Everything you always wanted to know about Postgres stats

Today, I would like to make a little detour from the main series and will dive into pg_stat_bgwriter. If you’ve been following my previous posts, you will remember that pg_stat_bgwriter view has summary statistics about bgwriter and checkpointer. Here I would like to show an interesting report query which is based on pg_stat_bgwriter. Sources of the query were found in postgres mailing lists and shared by my colleague Viсtor Yegorov and slightly modified by me. This report provides comprehensive information about bgwriter and checkpointer activity and helps to better configure them.
A tiny recommendation to run this query with expanded output in psql. Report produces only one row and looks like this :

-[ RECORD 1 ]————————–+—————————————

Uptime                                 | 112 days 12:58:21.394156

Since stats reset                      | 132 days 14:37:34.149519
Forced checkpoint ratio (%)            | 7.6
Minutes between checkpoints            | 56.61
Average write time per checkpoint (s)  | 775.36
Average sync time per checkpoint (s)   | 0.21
Total MB written                       | 4194915.7
MB per checkpoint                      | 105.26
Checkpoint MBps                        | 0.03
Bgwriter MBps                          | 0.24
Backend MBps                           | 0.10
Total MBps                             | 0.37
New buffer allocation ratio            | 34.925
Clean by checkpoints (%)               | 8.5
Clean by bgwriter (%)                  | 64.3
Clean by backends (%)                  | 27.2
Bgwriter halt-only length (buffers)    | 0.00
Bgwriter halt ratio (%)                | 0.25
————————————– | ————————————–
checkpoints_timed                      | 3117
checkpoints_req                        | 256
checkpoint_write_time                  | 2615284047
checkpoint_sync_time                   | 716686
buffers_checkpoint                     | 45447168
buffers_clean                          | 345439953
maxwritten_clean                       | 861
buffers_backend                        | 146062083
buffers_backend_fsync                  | 0
buffers_alloc                          | 18752891779
stats_reset                            | 2016-10-12 23:41:35.737168+03
total_checkpoints                      | 3373
total_buffers                          | 536949204
startup                                | 2016-11-02 01:20:48.492531+03
checkpoint_timeout                     | 1h
checkpoint_segments                    | 256
checkpoint_completion_target           | 0.9

The report consists of two parts which are separated by horizontal dotted line, the first part is the report itself and the second is raw values from pg_stat_bgwriter and auxiliary items used in the report.

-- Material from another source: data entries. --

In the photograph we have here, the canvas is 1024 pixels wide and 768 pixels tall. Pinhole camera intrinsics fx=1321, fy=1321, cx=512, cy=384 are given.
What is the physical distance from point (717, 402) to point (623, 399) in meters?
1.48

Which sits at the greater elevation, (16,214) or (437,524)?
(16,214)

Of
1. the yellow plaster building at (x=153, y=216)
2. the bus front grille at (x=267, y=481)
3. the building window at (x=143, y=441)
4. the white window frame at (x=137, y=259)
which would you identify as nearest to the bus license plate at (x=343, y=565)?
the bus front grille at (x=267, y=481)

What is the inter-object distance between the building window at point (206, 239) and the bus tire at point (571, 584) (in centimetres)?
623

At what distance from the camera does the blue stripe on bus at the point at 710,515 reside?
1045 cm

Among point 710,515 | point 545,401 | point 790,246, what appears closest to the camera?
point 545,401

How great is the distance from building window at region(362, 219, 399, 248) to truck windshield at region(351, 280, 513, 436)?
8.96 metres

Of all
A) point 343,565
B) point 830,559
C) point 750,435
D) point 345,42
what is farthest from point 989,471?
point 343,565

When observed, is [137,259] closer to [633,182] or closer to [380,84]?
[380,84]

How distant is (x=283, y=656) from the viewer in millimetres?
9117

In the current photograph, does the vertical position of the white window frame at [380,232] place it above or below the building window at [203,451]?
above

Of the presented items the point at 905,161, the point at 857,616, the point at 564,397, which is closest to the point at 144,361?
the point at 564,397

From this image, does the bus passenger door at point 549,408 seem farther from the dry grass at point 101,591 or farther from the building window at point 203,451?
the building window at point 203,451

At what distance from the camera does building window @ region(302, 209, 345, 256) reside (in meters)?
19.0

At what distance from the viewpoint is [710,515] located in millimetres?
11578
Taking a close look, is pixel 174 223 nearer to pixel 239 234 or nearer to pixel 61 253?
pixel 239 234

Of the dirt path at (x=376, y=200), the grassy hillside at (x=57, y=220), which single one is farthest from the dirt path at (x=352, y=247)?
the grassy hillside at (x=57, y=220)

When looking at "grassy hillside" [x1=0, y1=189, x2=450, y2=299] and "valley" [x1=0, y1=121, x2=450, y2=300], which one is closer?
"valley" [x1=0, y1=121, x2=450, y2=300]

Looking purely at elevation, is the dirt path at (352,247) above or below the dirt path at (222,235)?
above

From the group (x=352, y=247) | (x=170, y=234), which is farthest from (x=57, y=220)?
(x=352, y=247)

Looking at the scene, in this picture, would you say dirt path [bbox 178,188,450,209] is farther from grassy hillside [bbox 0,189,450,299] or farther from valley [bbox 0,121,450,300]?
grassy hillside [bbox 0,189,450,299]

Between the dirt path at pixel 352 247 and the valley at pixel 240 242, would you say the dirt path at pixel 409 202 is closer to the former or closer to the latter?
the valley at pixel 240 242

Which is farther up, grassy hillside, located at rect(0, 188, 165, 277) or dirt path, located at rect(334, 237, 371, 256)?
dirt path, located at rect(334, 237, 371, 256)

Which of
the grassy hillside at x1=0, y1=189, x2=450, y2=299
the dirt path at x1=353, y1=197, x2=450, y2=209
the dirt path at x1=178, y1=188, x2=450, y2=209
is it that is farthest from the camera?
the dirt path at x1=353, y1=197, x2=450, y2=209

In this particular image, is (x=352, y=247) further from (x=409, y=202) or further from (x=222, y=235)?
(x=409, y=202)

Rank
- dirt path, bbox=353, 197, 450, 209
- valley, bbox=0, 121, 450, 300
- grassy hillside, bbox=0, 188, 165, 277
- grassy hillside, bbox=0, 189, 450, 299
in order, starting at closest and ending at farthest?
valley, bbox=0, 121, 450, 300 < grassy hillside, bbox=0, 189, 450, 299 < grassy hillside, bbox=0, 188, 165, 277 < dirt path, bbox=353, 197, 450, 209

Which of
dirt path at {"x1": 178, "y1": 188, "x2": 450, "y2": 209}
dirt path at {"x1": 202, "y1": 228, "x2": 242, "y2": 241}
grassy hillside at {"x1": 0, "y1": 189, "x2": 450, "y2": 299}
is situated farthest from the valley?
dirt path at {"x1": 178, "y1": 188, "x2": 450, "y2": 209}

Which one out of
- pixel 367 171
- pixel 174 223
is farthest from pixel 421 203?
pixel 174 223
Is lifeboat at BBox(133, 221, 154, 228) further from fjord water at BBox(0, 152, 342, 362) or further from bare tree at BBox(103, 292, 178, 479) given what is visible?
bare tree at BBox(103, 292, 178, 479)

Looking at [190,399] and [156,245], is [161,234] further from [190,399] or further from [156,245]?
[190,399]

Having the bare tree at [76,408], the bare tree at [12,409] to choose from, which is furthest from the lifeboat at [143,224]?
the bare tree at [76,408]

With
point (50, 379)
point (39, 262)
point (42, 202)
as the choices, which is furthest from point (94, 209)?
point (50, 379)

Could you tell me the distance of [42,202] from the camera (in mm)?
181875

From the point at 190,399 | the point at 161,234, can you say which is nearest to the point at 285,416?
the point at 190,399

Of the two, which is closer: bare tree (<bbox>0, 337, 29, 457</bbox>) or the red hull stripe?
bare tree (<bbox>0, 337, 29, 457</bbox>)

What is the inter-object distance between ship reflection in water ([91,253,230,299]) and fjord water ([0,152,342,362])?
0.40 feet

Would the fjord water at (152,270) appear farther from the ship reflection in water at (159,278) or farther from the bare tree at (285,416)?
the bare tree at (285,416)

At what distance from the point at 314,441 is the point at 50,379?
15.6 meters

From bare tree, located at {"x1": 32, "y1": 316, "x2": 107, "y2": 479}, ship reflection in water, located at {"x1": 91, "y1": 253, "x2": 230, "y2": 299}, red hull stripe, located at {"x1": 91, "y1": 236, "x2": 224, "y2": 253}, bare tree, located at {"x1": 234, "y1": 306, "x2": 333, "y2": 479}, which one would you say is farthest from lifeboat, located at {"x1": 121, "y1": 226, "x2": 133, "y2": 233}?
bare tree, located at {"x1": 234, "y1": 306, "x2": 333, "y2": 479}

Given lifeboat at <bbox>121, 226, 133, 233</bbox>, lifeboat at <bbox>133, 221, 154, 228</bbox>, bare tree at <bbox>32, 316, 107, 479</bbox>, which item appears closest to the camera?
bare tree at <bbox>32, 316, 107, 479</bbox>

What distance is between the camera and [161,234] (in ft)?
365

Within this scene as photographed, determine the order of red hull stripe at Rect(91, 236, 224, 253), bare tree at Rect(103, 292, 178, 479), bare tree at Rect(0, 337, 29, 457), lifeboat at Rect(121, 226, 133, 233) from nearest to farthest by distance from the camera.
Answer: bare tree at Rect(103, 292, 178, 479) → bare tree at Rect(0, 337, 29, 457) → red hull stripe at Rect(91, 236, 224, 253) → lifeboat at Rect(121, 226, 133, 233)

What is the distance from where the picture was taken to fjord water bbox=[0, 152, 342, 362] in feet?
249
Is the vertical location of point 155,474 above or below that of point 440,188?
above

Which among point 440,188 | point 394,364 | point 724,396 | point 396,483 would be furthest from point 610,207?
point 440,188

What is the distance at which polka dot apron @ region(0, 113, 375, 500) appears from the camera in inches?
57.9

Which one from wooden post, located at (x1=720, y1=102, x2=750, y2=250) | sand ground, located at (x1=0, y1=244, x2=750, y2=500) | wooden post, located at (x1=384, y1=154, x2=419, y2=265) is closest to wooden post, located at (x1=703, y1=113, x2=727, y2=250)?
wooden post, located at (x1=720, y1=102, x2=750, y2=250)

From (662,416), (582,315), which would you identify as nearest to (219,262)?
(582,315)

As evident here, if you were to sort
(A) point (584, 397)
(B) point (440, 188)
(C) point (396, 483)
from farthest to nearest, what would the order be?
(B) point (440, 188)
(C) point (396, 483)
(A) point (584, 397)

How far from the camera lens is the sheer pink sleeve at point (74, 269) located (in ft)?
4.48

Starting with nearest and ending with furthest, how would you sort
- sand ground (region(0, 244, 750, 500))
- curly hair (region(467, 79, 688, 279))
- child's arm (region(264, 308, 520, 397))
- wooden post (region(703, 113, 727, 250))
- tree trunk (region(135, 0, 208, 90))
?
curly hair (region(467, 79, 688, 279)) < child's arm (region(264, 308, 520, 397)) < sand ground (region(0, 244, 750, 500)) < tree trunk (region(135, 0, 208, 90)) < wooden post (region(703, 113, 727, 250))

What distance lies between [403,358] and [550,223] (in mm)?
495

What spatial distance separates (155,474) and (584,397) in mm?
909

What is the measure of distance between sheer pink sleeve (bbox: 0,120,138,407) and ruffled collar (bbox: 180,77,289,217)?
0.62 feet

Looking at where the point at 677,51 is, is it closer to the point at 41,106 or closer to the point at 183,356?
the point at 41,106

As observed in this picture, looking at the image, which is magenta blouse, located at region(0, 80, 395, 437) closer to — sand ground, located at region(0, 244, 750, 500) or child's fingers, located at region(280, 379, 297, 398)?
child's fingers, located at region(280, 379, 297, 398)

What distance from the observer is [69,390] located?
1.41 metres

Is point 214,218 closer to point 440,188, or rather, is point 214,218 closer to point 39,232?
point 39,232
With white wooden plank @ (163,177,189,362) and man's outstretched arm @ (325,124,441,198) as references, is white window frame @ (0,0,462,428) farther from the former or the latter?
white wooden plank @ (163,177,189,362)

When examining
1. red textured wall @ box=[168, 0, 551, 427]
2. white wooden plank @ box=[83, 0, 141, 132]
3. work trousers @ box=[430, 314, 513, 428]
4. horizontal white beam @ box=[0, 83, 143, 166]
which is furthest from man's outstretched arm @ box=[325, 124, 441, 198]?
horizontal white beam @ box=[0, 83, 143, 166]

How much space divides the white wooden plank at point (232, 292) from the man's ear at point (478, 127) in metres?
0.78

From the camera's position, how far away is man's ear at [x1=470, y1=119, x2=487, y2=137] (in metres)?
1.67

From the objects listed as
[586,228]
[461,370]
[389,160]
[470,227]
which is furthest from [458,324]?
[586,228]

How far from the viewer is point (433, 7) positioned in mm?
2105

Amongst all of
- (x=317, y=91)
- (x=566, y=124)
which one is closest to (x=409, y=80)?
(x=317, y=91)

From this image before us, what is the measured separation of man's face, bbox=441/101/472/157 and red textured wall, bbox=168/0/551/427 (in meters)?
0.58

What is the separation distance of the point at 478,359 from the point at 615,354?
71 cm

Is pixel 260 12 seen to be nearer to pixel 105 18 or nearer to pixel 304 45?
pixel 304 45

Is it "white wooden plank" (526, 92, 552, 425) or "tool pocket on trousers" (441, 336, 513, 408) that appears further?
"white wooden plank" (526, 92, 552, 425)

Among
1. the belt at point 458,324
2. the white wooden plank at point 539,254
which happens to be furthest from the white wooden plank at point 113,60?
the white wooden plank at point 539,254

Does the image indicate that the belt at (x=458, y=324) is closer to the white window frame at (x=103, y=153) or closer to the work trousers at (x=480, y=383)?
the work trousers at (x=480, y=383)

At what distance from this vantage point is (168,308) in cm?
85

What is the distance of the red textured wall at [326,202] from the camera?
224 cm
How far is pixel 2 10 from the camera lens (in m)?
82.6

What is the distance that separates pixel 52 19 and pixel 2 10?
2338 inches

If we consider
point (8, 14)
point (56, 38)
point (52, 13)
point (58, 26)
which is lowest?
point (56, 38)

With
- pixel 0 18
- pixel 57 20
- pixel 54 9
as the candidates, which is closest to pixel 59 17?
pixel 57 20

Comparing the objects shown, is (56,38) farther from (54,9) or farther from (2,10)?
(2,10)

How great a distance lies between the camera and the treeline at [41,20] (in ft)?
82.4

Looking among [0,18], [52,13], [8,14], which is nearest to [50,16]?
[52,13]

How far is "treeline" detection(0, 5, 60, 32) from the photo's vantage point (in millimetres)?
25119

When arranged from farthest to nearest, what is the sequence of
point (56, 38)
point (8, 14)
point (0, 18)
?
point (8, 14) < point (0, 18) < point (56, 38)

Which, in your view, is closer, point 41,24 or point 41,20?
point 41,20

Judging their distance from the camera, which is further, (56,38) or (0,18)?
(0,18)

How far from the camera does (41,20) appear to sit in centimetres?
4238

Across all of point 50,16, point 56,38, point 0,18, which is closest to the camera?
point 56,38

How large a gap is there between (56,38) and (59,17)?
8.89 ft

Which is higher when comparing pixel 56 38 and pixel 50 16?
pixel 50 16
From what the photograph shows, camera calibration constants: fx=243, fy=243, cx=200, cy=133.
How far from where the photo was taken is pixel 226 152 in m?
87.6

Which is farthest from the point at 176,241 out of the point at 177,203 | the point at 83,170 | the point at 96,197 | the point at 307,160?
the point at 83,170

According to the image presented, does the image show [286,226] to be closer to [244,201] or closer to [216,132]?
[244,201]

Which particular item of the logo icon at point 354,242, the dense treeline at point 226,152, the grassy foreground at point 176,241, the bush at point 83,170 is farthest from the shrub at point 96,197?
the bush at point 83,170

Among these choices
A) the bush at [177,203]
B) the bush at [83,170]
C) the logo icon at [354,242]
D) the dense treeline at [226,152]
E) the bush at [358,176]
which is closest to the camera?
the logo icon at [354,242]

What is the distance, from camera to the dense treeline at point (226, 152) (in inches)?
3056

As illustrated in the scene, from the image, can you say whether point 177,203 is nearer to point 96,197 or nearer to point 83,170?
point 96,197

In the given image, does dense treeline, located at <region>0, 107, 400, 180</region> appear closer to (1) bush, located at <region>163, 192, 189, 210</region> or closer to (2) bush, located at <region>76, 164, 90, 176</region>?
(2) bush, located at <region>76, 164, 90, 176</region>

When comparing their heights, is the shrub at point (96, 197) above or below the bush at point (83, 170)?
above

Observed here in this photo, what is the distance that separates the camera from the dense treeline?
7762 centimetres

The first part is more interesting and here is why.

The first values that we see are the stats interval and uptime. General idea here is that the bigger the interval you have since last stats reset , the more inaccurate report you will get. Thus, I’d recommend resetting stats periodically, weekly or monthly. The uptime only shows how long postgres has been working. However, please note that in the example the uptime is less than stats collecting interval — it’s not bad, but for your report try using stats that were collected only after postgres startup, since at shutdown postgres runs forced checkpoint that isn’t related to the workload but might affect the stats.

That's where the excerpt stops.